Não contesto a gravidade da situação, na qual os governos PS também tiveram a sua quota de responsabilidade, e a necessidade de tomar medidas severas. Também não ponho em causa a necessidade de abolir privilégios injustificáveis, o que não significa que eu esteja de acordo com todas as medidas tomadas, principalmente no que respeita às chamadas regalias da função pública. O que contesto, e veementemente, e confessando-me desapontado, é a encenação e a demagogia com que certas dessas medidas têm sido apresentadas, na mira de obter adesão popular, a pretexto de um combate aos privilégios. Uma espécie de ressuscitação da luta de classes, naquilo que, do proscrito marxismo, parece ter remanescido de velhas cartilhas que teorizavam o modo de chegar à «linha justa», através da exploração das contradições – aqui trabalhadores do sector privado e do sector público.

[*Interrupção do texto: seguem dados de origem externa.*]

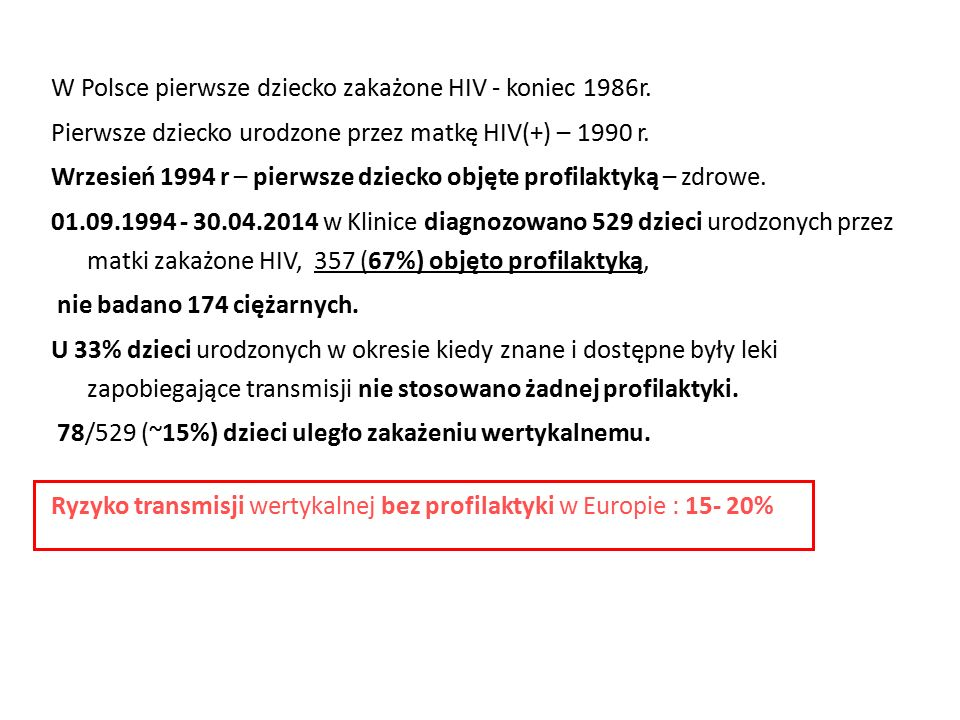 W Polsce pierwsze dziecko zakażone HIV - koniec 1986r. Pierwsze dziecko urodzone przez matkę HIV(+) – 1990 r. Wrzesień 1994 r – pierwsze dziecko objęt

No que concerne à área da justiça – e essa é a parte que me interessa agora - o que se fez avultar, como não podia deixar de ser, foi a famosa morosidade, para debelar a qual foram apresentadas algumas medidas, que, diga-se, já vinham, nas suas linhas gerais, do governo anterior. São medidas óbvias na sua maior parte, mas ficam muito aquém do relevo com que se as fez avultar, sobretudo no que diz respeito à área criminal, cujo impacto será insignificante ao nível das instâncias e praticamente nulo ao nível do Supremo Tribunal de Justiça. Mas, de todas, a medida mais emblemática foi a anunciada (com acintosa animosidade) e já decidida redução das férias judiciais. Inserida habilmente no contexto da morosidade, a mensagem que lamentavelmente se fez passar foi a de que os magistrados trabalham pouco. De resto, nos dias seguintes, não se falava noutra coisa: no pouco ou nada que os «juízes» fazem. E o ministro da Justiça, no programa «Prós e Contras», disse mesmo que os «juízes» deixavam sempre para o fim os processos complicados e só despachavam as bagatelas. Talvez por isso mesmo, de entre as medidas anunciadas, há uma que dá que cismar e só pode ser compreendida nesse contexto: a prioridade que deve ser dada a processos por crime de homicídio sobre os processos por crime de injúria. A não ser entendida assim, a medida é risível.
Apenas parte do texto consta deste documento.